No país, temas como a ditadura, muitas vezes, são tratados pelo viés conservador. Diferentemente do país hermano, Argentina, o estado brasileiro não puniu os envolvidos na ditadura militar que durou de 1964 a 1985. Atitude que comprova a violência como pilar de sustentação do Estado. Chega a ser uma aberração termos que explicar que a ditadura é algo ruim em pleno século 21. “Isso agride os direitos humanos e valida a nossa péssima formação cidadã” diz Alexsandro.

 

Batismo de Sangue

O filme Batismo de Sangue (2006) é um dos longas nacionais que retratam com fidelidade cinematográfica a opressão do sistema — a ditadura civil-militar. Dirigido por Helvécio Ratton e baseado na obra do Frei Betto, que viveu na própria pele as atrocidades dessa época, é uma narrativa de frades dominicanos. Oswaldo, Tito, Fernando, Ivo e o próprio Betto são ajudantes na Ação Libertadora que luta contra a ditadura ,na década de 60, liderado pelo guerrilheiro Carlos Marighella, símbolo de resistência e memória.

Os Frades dominicanos torturados na ditadura [Foto: reprodução]
As cenas estão submetidas a momentos horripilantes demonstrando a tortura institucionalizada pelos aparelhos repressivos. Os dominicanos são duramente torturados. O Frei |Tito, sem dúvida, é o mais marcado pela ditadura, exilado na França após uma negociação é a memória viva da saudade da sua terra.

Carlos Marighella morto pela ditadura brasileira [Foto: reprodução]

Cabra Marcado para Morrer

“Era uma país subdesenvolvido” “era um país a imagem da miséria contrastada com a presença do imperialismo “. O documentário Cabra marcado para morrer (1984), dirigido por Eduardo Coutinho, denúncia o algoz das minorias do sertão nordestino. Um retrato dos interesses dos latifundiários sobre  a terra. 

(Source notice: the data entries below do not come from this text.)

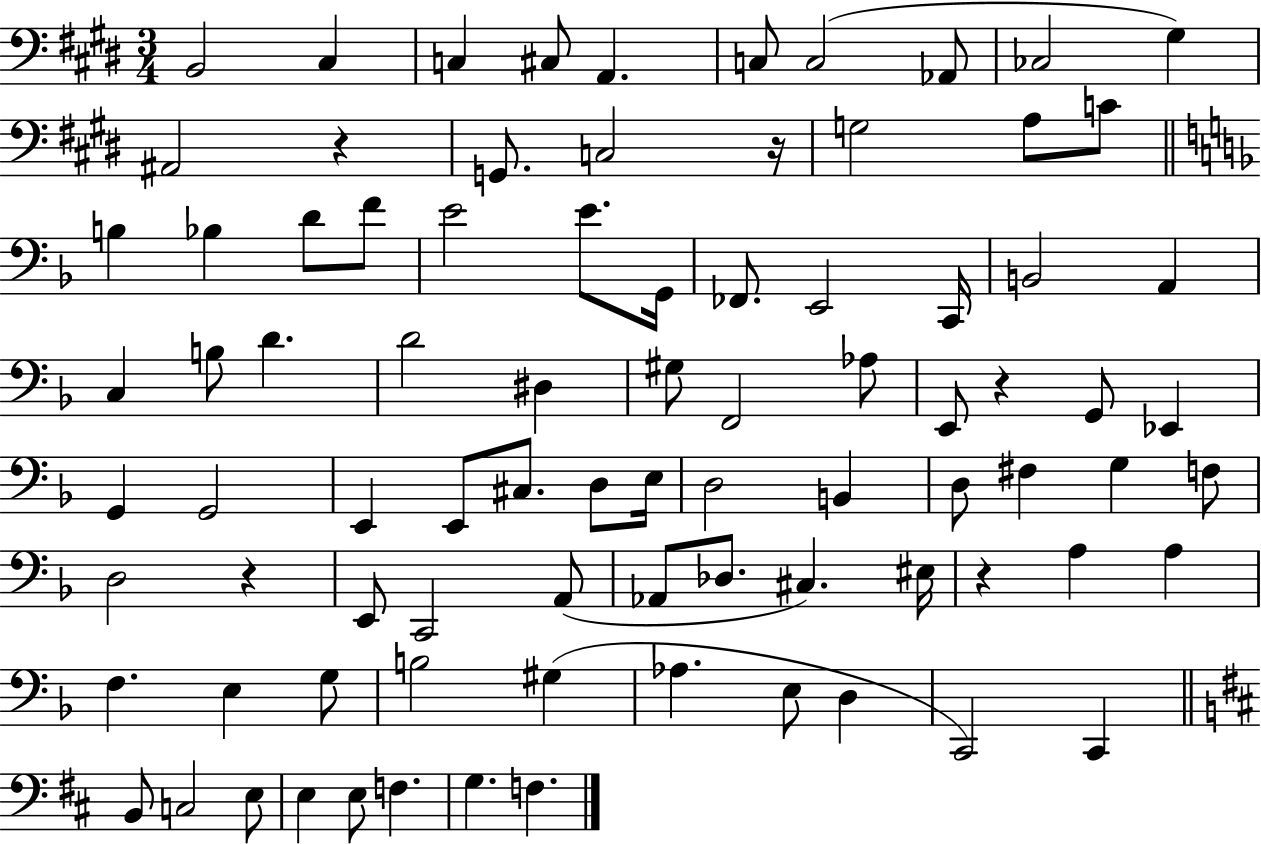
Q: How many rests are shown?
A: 5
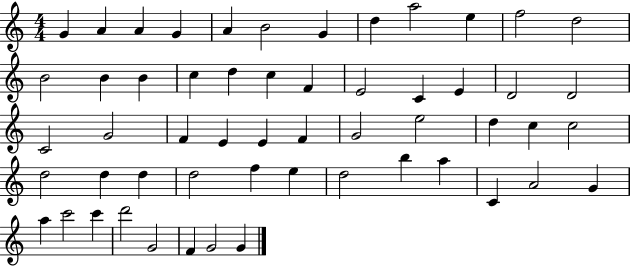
{
  \clef treble
  \numericTimeSignature
  \time 4/4
  \key c \major
  g'4 a'4 a'4 g'4 | a'4 b'2 g'4 | d''4 a''2 e''4 | f''2 d''2 | \break b'2 b'4 b'4 | c''4 d''4 c''4 f'4 | e'2 c'4 e'4 | d'2 d'2 | \break c'2 g'2 | f'4 e'4 e'4 f'4 | g'2 e''2 | d''4 c''4 c''2 | \break d''2 d''4 d''4 | d''2 f''4 e''4 | d''2 b''4 a''4 | c'4 a'2 g'4 | \break a''4 c'''2 c'''4 | d'''2 g'2 | f'4 g'2 g'4 | \bar "|."
}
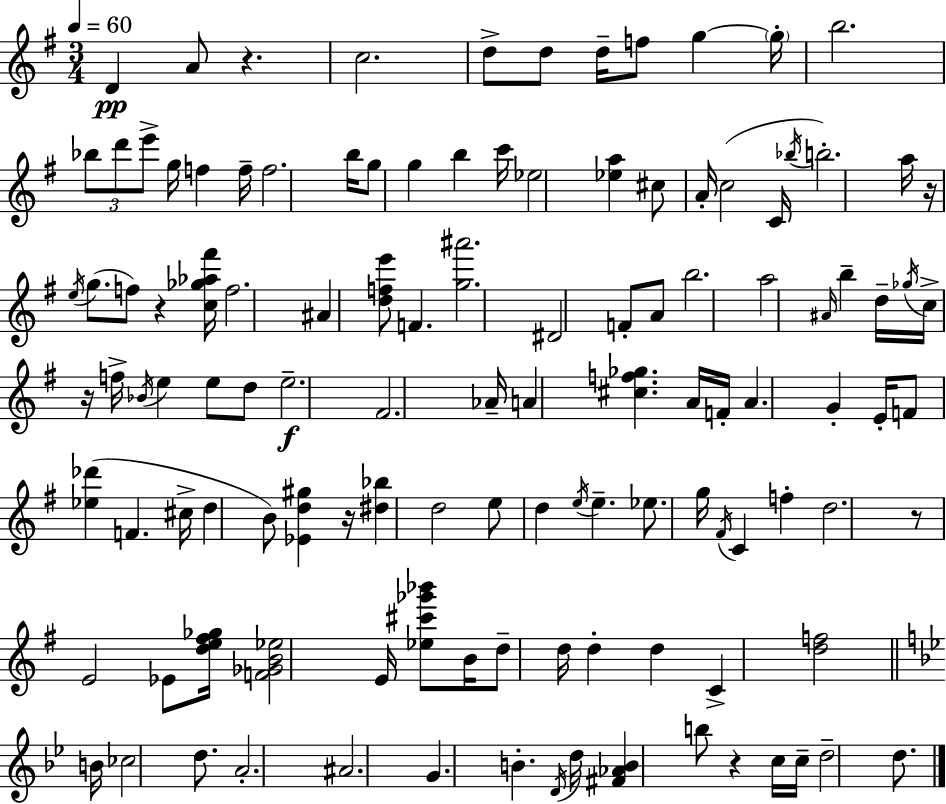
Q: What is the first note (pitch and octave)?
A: D4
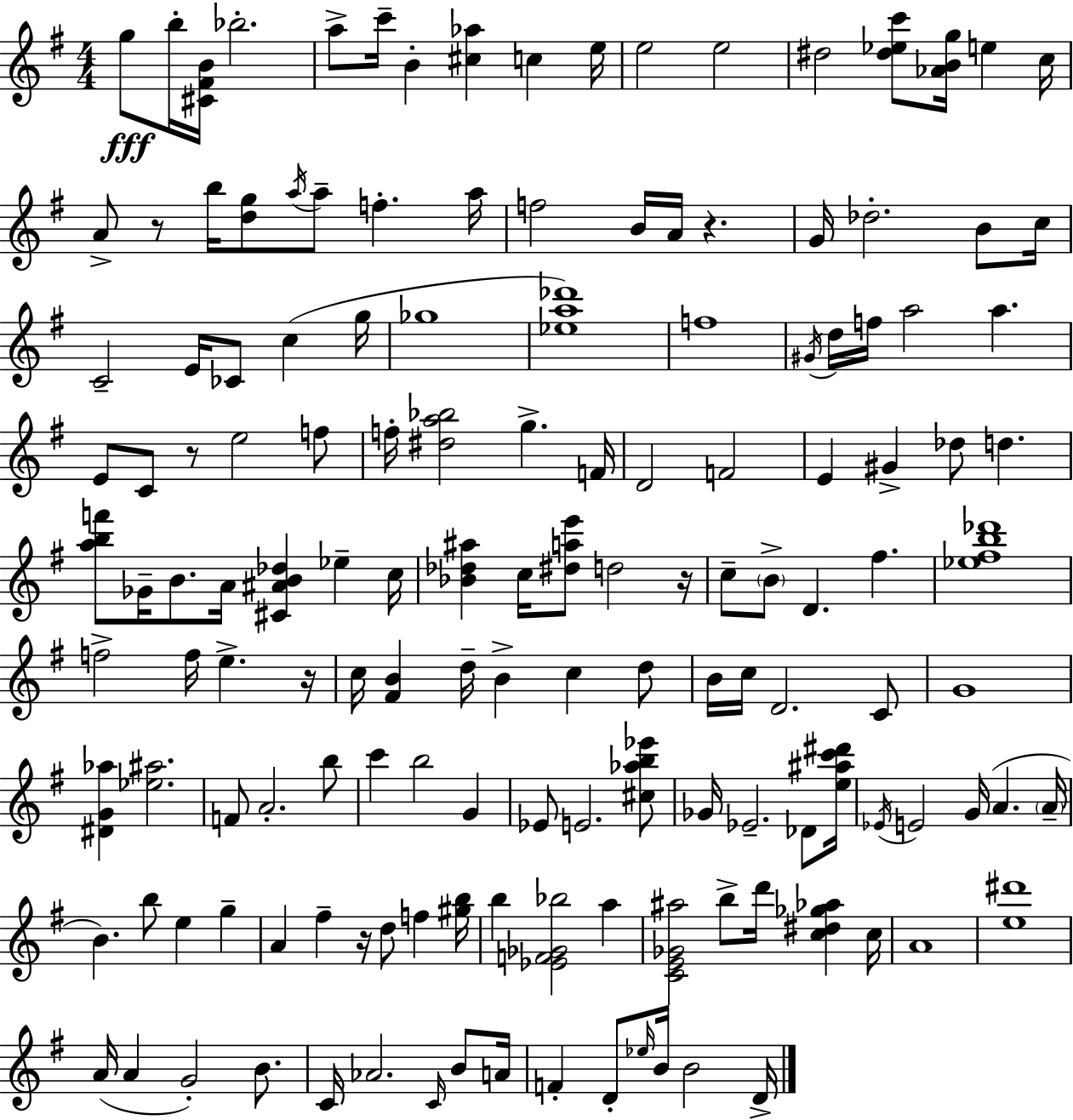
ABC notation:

X:1
T:Untitled
M:4/4
L:1/4
K:Em
g/2 b/4 [^C^FB]/4 _b2 a/2 c'/4 B [^c_a] c e/4 e2 e2 ^d2 [^d_ec']/2 [_ABg]/4 e c/4 A/2 z/2 b/4 [dg]/2 a/4 a/2 f a/4 f2 B/4 A/4 z G/4 _d2 B/2 c/4 C2 E/4 _C/2 c g/4 _g4 [_ea_d']4 f4 ^G/4 d/4 f/4 a2 a E/2 C/2 z/2 e2 f/2 f/4 [^da_b]2 g F/4 D2 F2 E ^G _d/2 d [abf']/2 _G/4 B/2 A/4 [^C^AB_d] _e c/4 [_B_d^a] c/4 [^dae']/2 d2 z/4 c/2 B/2 D ^f [_e^fb_d']4 f2 f/4 e z/4 c/4 [^FB] d/4 B c d/2 B/4 c/4 D2 C/2 G4 [^DG_a] [_e^a]2 F/2 A2 b/2 c' b2 G _E/2 E2 [^c_ab_e']/2 _G/4 _E2 _D/2 [e^ac'^d']/4 _E/4 E2 G/4 A A/4 B b/2 e g A ^f z/4 d/2 f [^gb]/4 b [_EF_G_b]2 a [CE_G^a]2 b/2 d'/4 [c^d_g_a] c/4 A4 [e^d']4 A/4 A G2 B/2 C/4 _A2 C/4 B/2 A/4 F D/2 _e/4 B/4 B2 D/4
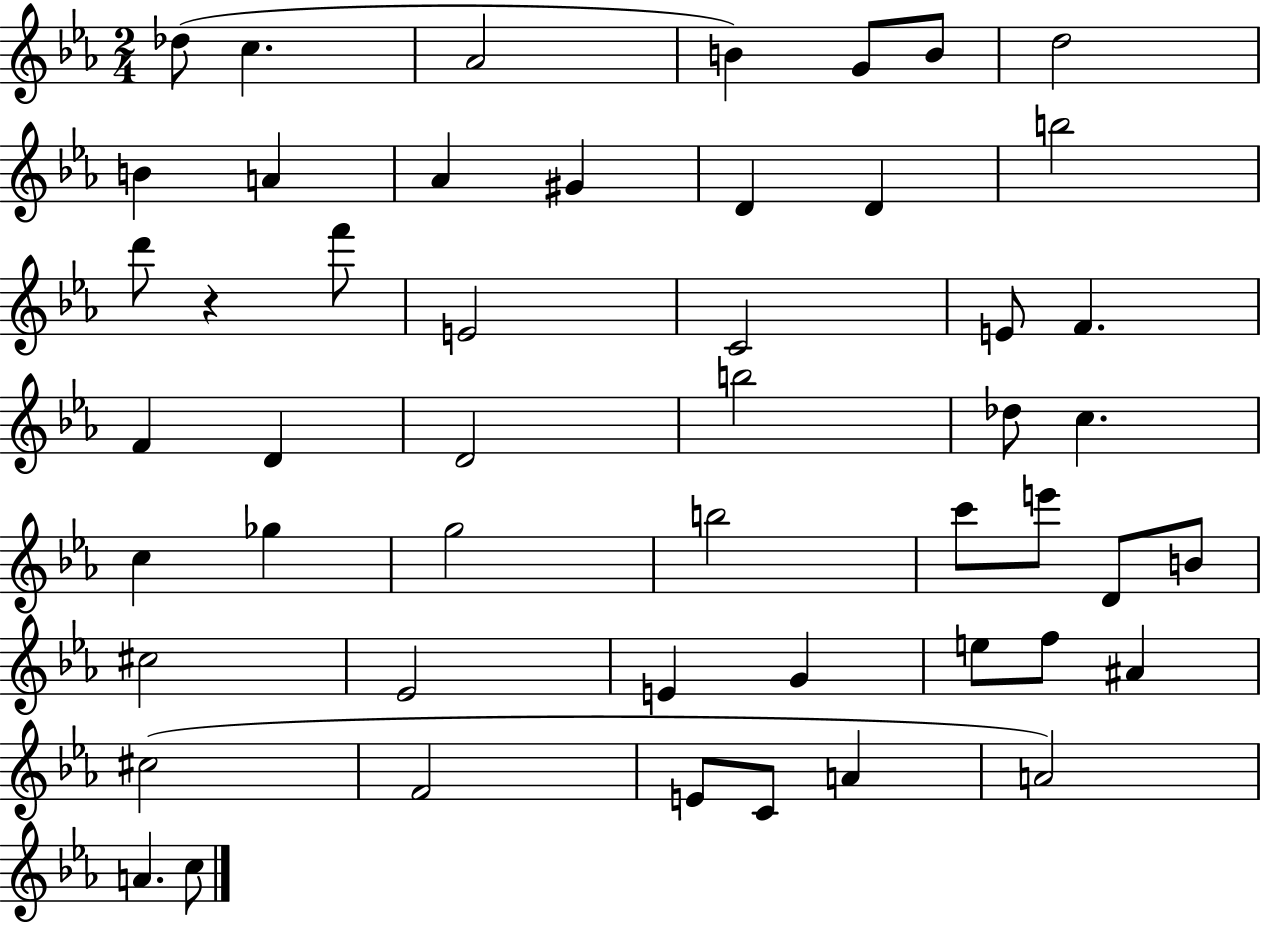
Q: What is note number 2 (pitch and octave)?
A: C5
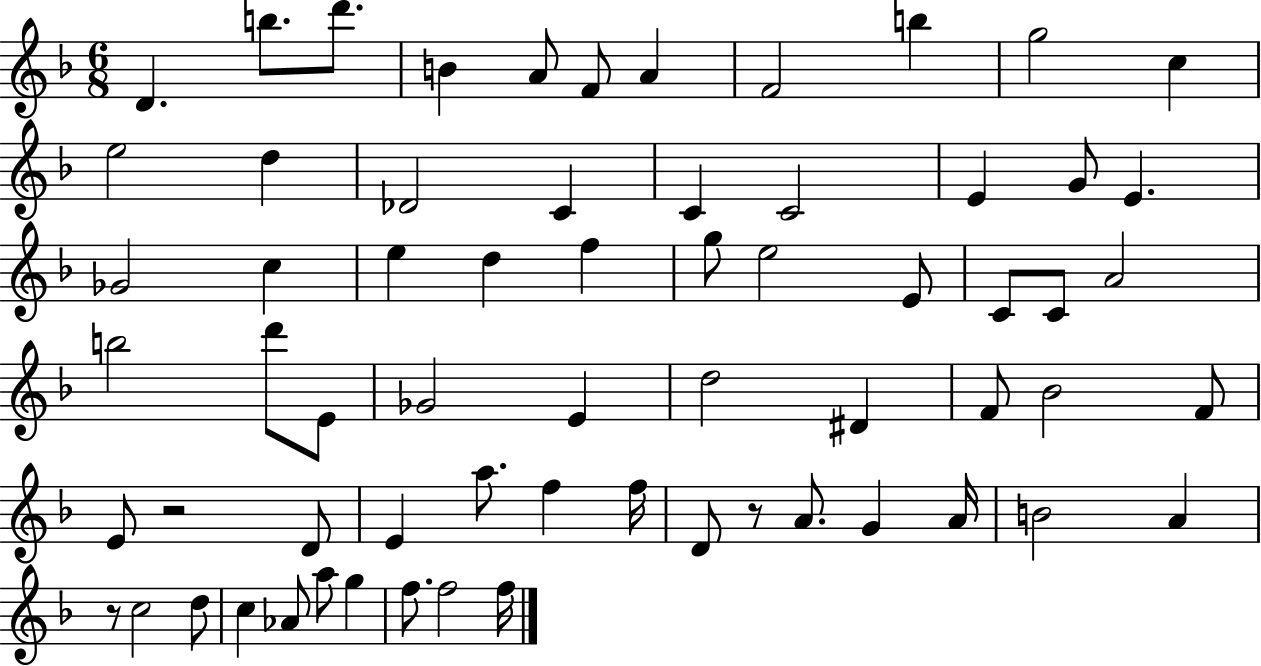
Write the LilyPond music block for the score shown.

{
  \clef treble
  \numericTimeSignature
  \time 6/8
  \key f \major
  d'4. b''8. d'''8. | b'4 a'8 f'8 a'4 | f'2 b''4 | g''2 c''4 | \break e''2 d''4 | des'2 c'4 | c'4 c'2 | e'4 g'8 e'4. | \break ges'2 c''4 | e''4 d''4 f''4 | g''8 e''2 e'8 | c'8 c'8 a'2 | \break b''2 d'''8 e'8 | ges'2 e'4 | d''2 dis'4 | f'8 bes'2 f'8 | \break e'8 r2 d'8 | e'4 a''8. f''4 f''16 | d'8 r8 a'8. g'4 a'16 | b'2 a'4 | \break r8 c''2 d''8 | c''4 aes'8 a''8 g''4 | f''8. f''2 f''16 | \bar "|."
}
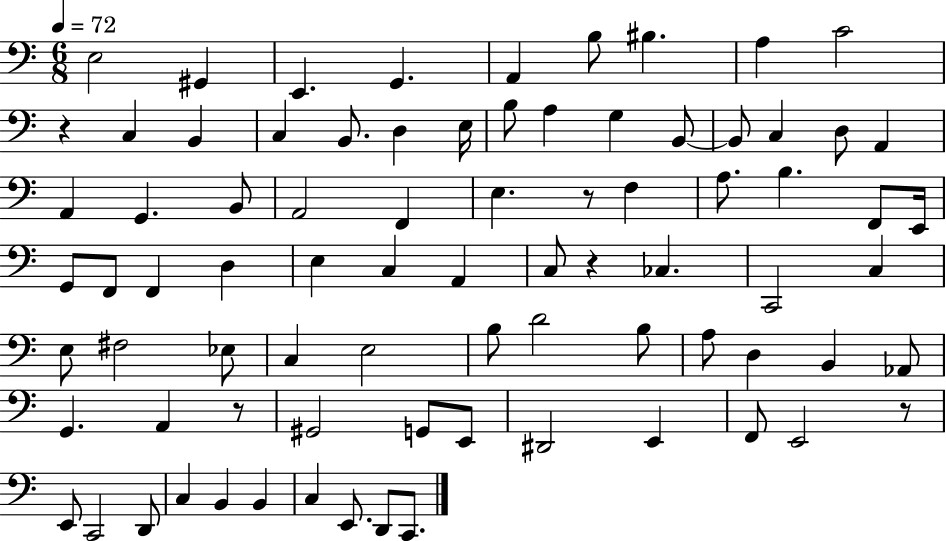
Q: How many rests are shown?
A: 5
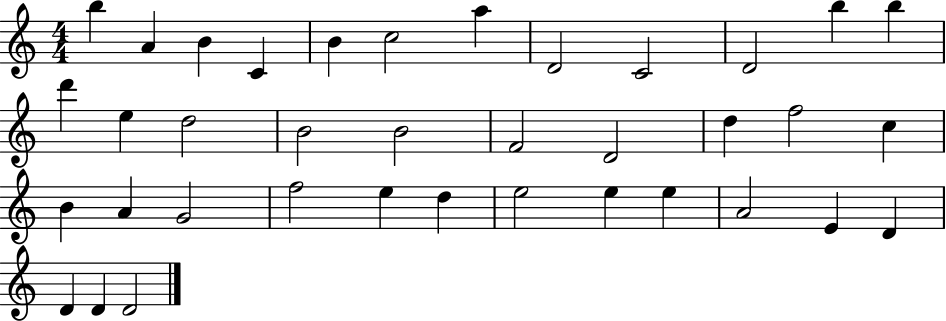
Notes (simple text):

B5/q A4/q B4/q C4/q B4/q C5/h A5/q D4/h C4/h D4/h B5/q B5/q D6/q E5/q D5/h B4/h B4/h F4/h D4/h D5/q F5/h C5/q B4/q A4/q G4/h F5/h E5/q D5/q E5/h E5/q E5/q A4/h E4/q D4/q D4/q D4/q D4/h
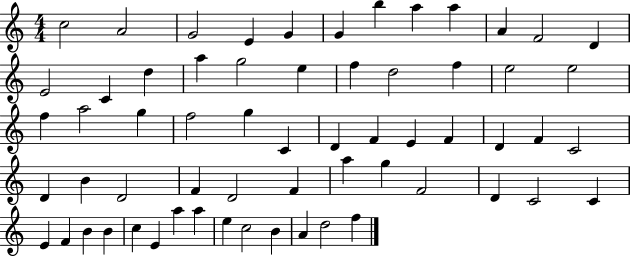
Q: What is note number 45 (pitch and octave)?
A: F4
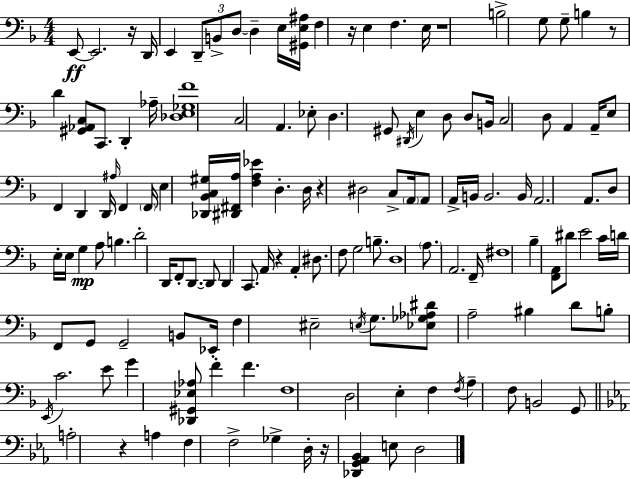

Esse recorte não é só uma questão de um passado remoto, mas do presente. As gravações   tiveram início em 1962, sendo lançado em 1984. O lançamento tardio deu-se às muitas censuras como apreensão do material a mando dos latifundiários locais e acatada pelas forças de repressão do estado da Paraíba.

Eduardo Coutinho conhecido por retratar em seus filmes pessoas comuns mostra nas filmagens a poesia do sertão nordestino e a dor marcada no rosto de cada um. O cenário conta com gravações de fatos reais e uma pequena filmagem produzidas durante o regime ditatorial.

Elisabeth Teixeira e seus filhos [Foto: reprodução]
O enfoque do filme são lutas travadas pelas ligas Camponesas que buscavam  a reforma agrária. Diante de muitas ocupações de terras originou-se a Associação de Lavradores e trabalhadores Agrícolas de Sapé fundada na Paraíba por João Pedro Teixeira, assassinado por defender os interesses e o direito do trabalhador. Problemática  corriqueira no Brasil diante dos assassinatos de líderes que defendem os direitos humanos.

Essa é a história de João Teixeira (morto em 1962), de Elisabeth Teixeira, e dos seus filhos, que, além de viver com a impunidade da justiça sobre a morte da personalidade, tiveram que fugir do seu pedaço de chão e esquecer seus verdadeiros nomes.  A ditadura legitimou e reprimiu os trabalhadores rurais em toda esfera de poder. A obra se faz necessária e contemporânea às problemáticas brasileiras. 

Os longas acima retratam em plano cinematográfico peculiaridades e memórias de cada ditadura de países da América Sul. Sem dúvida não existe uma ditadura melhor ou pior, todas sem exceção retiraram a liberdade, característica intrínseca ao ser humano, e o relega à clandestinidade. Essas produções nacionais são importantes por permitir o acesso e a construção de memórias, e entender problemáticas que se perpetuam ainda hoje. Às ditadura da Bolívia e do Peru não foram retratadas aqui por ter  escassas produções que falem sobre isso.